We have by now seen quite a few Roman sights, and at first I wasn’t that impressed by Pompeii but after half an hour I realised just how huge and interesting it is.  The scale is unmatched by any other excavation. It is a good walk to see all the sights and you will need sturdy walking shoes as many of the roads are uneven.  There are deep grooves in the roads from the wheels of the carts which used to trundle across this city.  The amphitheatre is huge – it used to hold an impressive 20,000 people and was used for gladiatorial matches.  They used one gate for releasing them into the arena and the other to take the injured out.  There are signs on the floor of metal rungs, perhaps to loop lions or other beasts onto.
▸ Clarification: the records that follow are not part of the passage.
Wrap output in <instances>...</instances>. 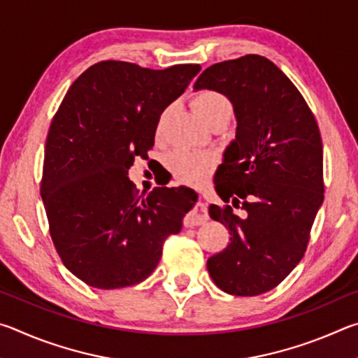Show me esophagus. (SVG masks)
Returning a JSON list of instances; mask_svg holds the SVG:
<instances>
[{
  "label": "esophagus",
  "instance_id": "34e87169",
  "mask_svg": "<svg viewBox=\"0 0 358 358\" xmlns=\"http://www.w3.org/2000/svg\"><path fill=\"white\" fill-rule=\"evenodd\" d=\"M207 221H208L207 203L199 202L196 211L185 217V226L186 227H196V226H202V224H205Z\"/></svg>",
  "mask_w": 358,
  "mask_h": 358
}]
</instances>
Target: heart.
Here are the masks:
<instances>
[{
  "label": "heart",
  "mask_w": 358,
  "mask_h": 358,
  "mask_svg": "<svg viewBox=\"0 0 358 358\" xmlns=\"http://www.w3.org/2000/svg\"><path fill=\"white\" fill-rule=\"evenodd\" d=\"M194 107L201 113V117L207 121L208 124L216 120L226 118L229 120L232 113V104L224 93L217 90H201L194 96ZM167 117V110L161 115L159 123H157V132L161 131L162 123ZM215 166V157L207 151L178 148L172 151L167 157V167L172 175L185 183H199Z\"/></svg>",
  "instance_id": "b5f03b06"
}]
</instances>
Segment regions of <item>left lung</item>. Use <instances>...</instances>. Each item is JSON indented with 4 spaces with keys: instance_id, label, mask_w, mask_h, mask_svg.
I'll list each match as a JSON object with an SVG mask.
<instances>
[{
    "instance_id": "left-lung-1",
    "label": "left lung",
    "mask_w": 358,
    "mask_h": 358,
    "mask_svg": "<svg viewBox=\"0 0 358 358\" xmlns=\"http://www.w3.org/2000/svg\"><path fill=\"white\" fill-rule=\"evenodd\" d=\"M234 104L237 136L216 171V192L231 205L208 213L230 243L207 262L224 292L256 296L275 289L306 251L324 201V151L317 121L289 77L260 55L216 63L194 83Z\"/></svg>"
}]
</instances>
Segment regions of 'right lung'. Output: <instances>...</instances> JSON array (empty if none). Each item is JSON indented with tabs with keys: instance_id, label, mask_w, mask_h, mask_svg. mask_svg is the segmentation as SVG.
Here are the masks:
<instances>
[{
	"instance_id": "right-lung-1",
	"label": "right lung",
	"mask_w": 358,
	"mask_h": 358,
	"mask_svg": "<svg viewBox=\"0 0 358 358\" xmlns=\"http://www.w3.org/2000/svg\"><path fill=\"white\" fill-rule=\"evenodd\" d=\"M201 64L166 69L106 59L71 85L48 128L41 196L59 259L96 289L148 278L169 235L178 234L196 192L155 187L145 196L128 178L155 145L161 113Z\"/></svg>"
}]
</instances>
A haunting sight was the mummified remains of the victims trapped by the pyroclastic wave of ash.  Most of the forms are huddled up in a foetus position.  Some of their faces show expressions of fear and pain.  The garden of fugitives has a few all huddled together and includes children and babies.  What they experienced must have been absolutely horrifying.
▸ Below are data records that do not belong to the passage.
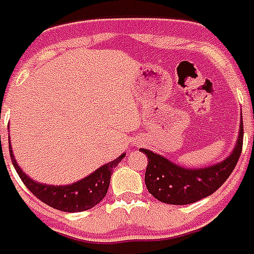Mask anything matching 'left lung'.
I'll use <instances>...</instances> for the list:
<instances>
[{
	"label": "left lung",
	"mask_w": 254,
	"mask_h": 254,
	"mask_svg": "<svg viewBox=\"0 0 254 254\" xmlns=\"http://www.w3.org/2000/svg\"><path fill=\"white\" fill-rule=\"evenodd\" d=\"M243 117L238 142L224 160L203 168H185L164 156L141 148L148 158L145 183L147 190L158 201L170 205H189L205 198L219 189L236 167L243 150Z\"/></svg>",
	"instance_id": "1"
}]
</instances>
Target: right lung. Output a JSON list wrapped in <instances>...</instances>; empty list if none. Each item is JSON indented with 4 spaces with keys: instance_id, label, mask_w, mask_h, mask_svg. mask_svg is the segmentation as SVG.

You can learn a lot about how the people lived in those times as so much of the town was well preserved by the volcanic ash. There are eating houses, with their ceramic food receptacles built into the marble table tops.  The Romans used to eat lunch away from home and these ‘restaurants’ had a couple of different rooms to eat from.  One had chaise longues and they used to eat their lunch lying down in the style of the Greeks.  There is also a house which was built for use as a brothel, unusual in those days.  The baths with their marble basins and piped water are dark but opulent.  The forum is huge, a massive space which accommodated thousands of people.  There are also numerous temples dedicated to the various Roman gods which are frequented by the numerous stray dogs that live in the ruins.
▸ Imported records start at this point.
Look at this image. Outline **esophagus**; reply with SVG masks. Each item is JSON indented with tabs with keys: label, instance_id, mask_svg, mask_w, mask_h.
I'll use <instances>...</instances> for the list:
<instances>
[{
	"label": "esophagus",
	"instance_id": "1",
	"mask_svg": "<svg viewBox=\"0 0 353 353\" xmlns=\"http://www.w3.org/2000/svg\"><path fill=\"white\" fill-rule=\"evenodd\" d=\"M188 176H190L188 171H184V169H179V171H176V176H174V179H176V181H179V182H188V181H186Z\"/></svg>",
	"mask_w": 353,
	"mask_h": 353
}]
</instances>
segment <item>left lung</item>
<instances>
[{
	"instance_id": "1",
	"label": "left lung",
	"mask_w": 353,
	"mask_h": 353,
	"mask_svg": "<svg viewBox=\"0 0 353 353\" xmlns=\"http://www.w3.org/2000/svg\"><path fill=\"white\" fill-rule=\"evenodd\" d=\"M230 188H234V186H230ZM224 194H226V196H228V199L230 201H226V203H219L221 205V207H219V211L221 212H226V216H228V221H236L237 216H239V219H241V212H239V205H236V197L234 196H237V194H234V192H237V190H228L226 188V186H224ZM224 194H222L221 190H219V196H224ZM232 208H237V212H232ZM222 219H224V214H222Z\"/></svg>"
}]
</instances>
Italy: lots to love, lots to hate


The van is both our home and our transport.  At times I think it is a blessing and at other times a hinderance.  We found ourselves in Cava De Tireni, a town on route to the Amalfi coast.  Roadworks were prolific, and eventually we found ourselves navigating down a very narrow street, abruptly and rather suddenly a 2.5 ton limit sign appeared.  My only option was to turn down one of the little side roads (even narrower than the one we were currently on) and pray!  My prayers went unanswered and in moments I found myself at a junction filled with scaffolding, leaving a very tight squeeze for our wide van.  I thought I had got through ok, but an impatient Italian on my tail was adding to the pressure, and just as I breathed out for the first time in what seemed like an eternity I heard the noise everyone dreads – a nasty long scratching sound followed by a sharp crack.  There was no time to stop and check out the damage though with people tooting behind us.  It turned out to be our vent for the gas which juts out very slightly and caught on some railings. We are left with a damaged vent, scrape along the side (luckily mostly superficial) and a rather less confident driver.

The day did not improve much. After vetoing Cava De Tireni as a stop we opted to make our way into the  mountains which back onto the Amalfi coast.  Motorhomes are only allowed to drive along the Amalfi coast from midnight to 6 am.  This means your only option is to visit from either Salerno or Sorrento during day by bus, scooter or boat.  Salerno is an ugly monstrosity and we definitely did not want to stop there.  The mountains looked like a good stopover on the way to Sorrento.  After a 45 minute drive around some very tight hair pin bends all we got to see was the view back towards Naples and Mt Vesuvius. The agriturismo camper stop was shut for the whole of October.

Another regroup and we thought we would just go to the coast. We ended up in Piano de Sorrento where most of the campsites are shut now as it is no longer summer.  This would not have been a problem except that a railway line traverses the town and though there are a couple of high bridges, most are not suitable for vehicles like ours.   In typical Italian style the road markings were shocking. You never know if a low bridge is coming up until you are right upon it, with no room to turn back the other way. At one point a sign saying “trucks this way” sent us the wrong way down a one way street! After an hour of similar battles in the crazy Italian traffic we decided to cut our losses and head towards Pompei.